Li Harris's long list of creative titles includes interdisciplinary artist, filmmaker, creative soprano, composer, improviser, researcher, educator, and creative producer.

The installation is connected to an earlier work Harris created as part of her residency in Marfa. For that project, which now includes an exhibition titled unlit: sof landin at Ballroom Marfa, Harris explored sound as a medium for liberation and resistance. The work features a nine-hour musical composition as well as nonlinear film and sculpture, with the aim of transporting people to AFRAM while they relax and listen to a sonic collage created through a combination of field recordings, improvisational performances, vibraphone, chimes, vocal fragments, and Wurlitzer piano.

Elements of that exhibition will be included in her new DiverseWorks installation, which also includes new material created with artistic collaborator Alisha B. Wormsley, who was also a 2022 Guggenheim fellow. As part of the collaboration, the two artists filmed themselves playing games of tug of war across various landscapes—from Marfa to Rome, Morocco, and Utah—in order to open portals to AFRAM.

“We made this collection of video activations of a really strong image of two people. You can’t really tell our ethnicity or gender, but we are two Black women playing tug of war in various places,” Harris says. “Our intention was to open up portals and energetic fields of liberation for Black people.”

Harris’s installation at DiverseWorks will include projections of these videos, which will be overlaid by the sonic landscape deployed in her Marfa exhibition, only she will also be playing live on top of the existing soundscape utilizing chimes, voice, and theremin to create a multi-dimensional sound experience.
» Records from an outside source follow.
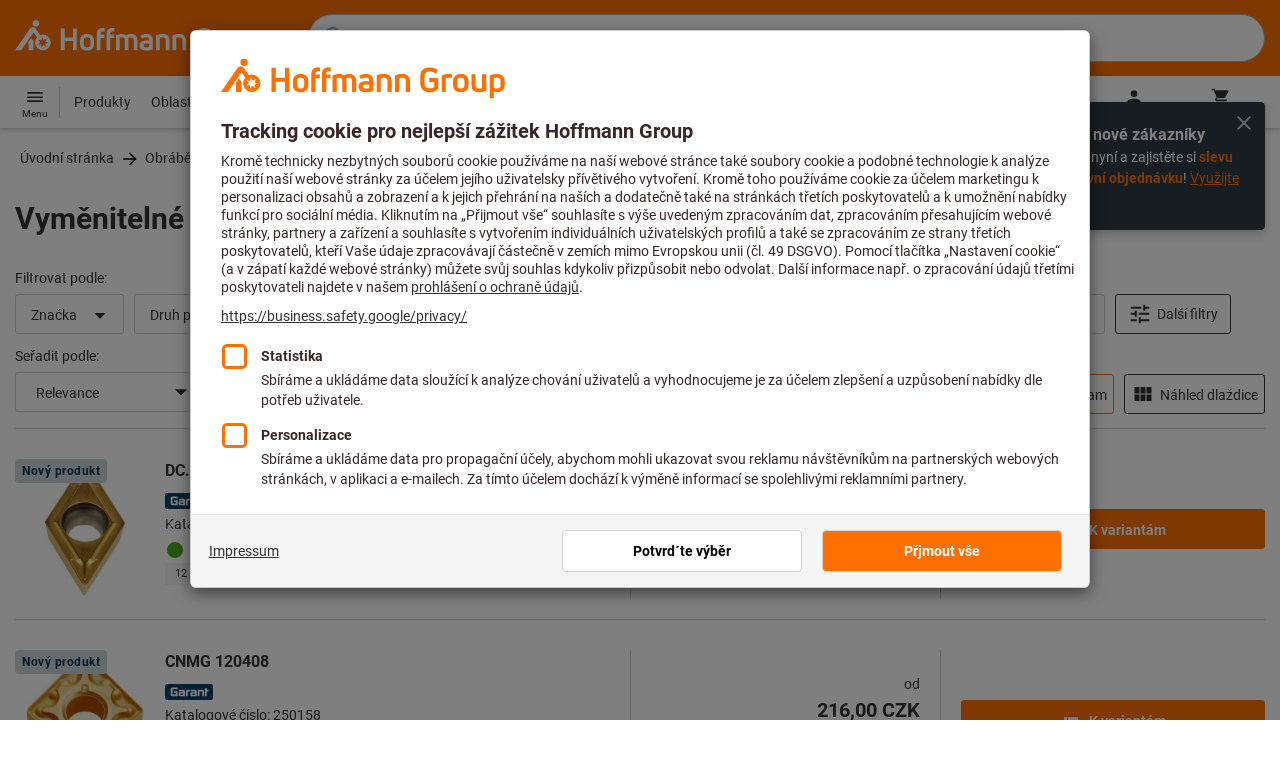

--- FILE ---
content_type: application/javascript
request_url: https://cdn.trustcommander.net/privacy/3869/privacy_v2_hook_121.js
body_size: -64
content:
/*
 * Privacy JS Hook v98.5
 * Copyright Tag Commander
 * http://www.tagcommander.com/
 * Generated: 20/08/2025 13:17:38
 * ---
 * Version   : 008
 * IDP       : 121
 * IDS       : 3869
 */
/*!compressed by terser*/ define([],(function(t,e){return t=window.jQuery||t,{after:function(){window.i18n={imprint:"Impressum"};var t=document.createElement("script");t.id="popinCategories",t.src="https://www.hoffmann-group.com/_ui/static/js/trustCommander/popinCategoriesAfter.js?t="+(new Date).toISOString().split(":")[0],t.async=!0,document.head.appendChild(t)}}}));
During her performances at DiverseWorks, Li Harris will be playing the theremin, an electronic musical instrument controlled without physical contact.

The installation’s live performances will be held on Thursday, September 7 and Friday, September 8 at 8 p.m. through a sonic benediction in honor of awakening the AFRAM portal. Sounds will be provided by Harris as well as Michelle Coltrane, Joy Guidry, Houston Boychoir, and Abijan Johnson.

Then on Saturday, September 9 from 11 a.m. to 1 p.m. and again from 1 to 4 p.m., Harris and Wormsley will host an interactive sound experience and research-based workshop. It will feature a live tug of war performance from the two artists in which they will open a portal to AFRAM before inviting members of the audience to open their own portals by playing tug of war with each other. The workshop will be filmed for later use in the project.

Through the live musical and physical performances, Harris’s intent is for participants to slow down and exist in a sonically engineered safe space where they can find a sense of inner calm. While the outside world remains a dangerous place for Black and brown bodies, Harris hopes that by opening these portals, people will be able to find some sort of reprieve—even if it is fleeting.

“Liberation is always a human quest; I don’t know if we’ll reach that. For me, this is even one step more basic than liberation; this is just about existing. I imagine AFRAM as a space of being and an expansion of our consciousness,” she says. “In my imagination, it’s a place where Black people, who are some of the most marginalized people in our world, can just be.”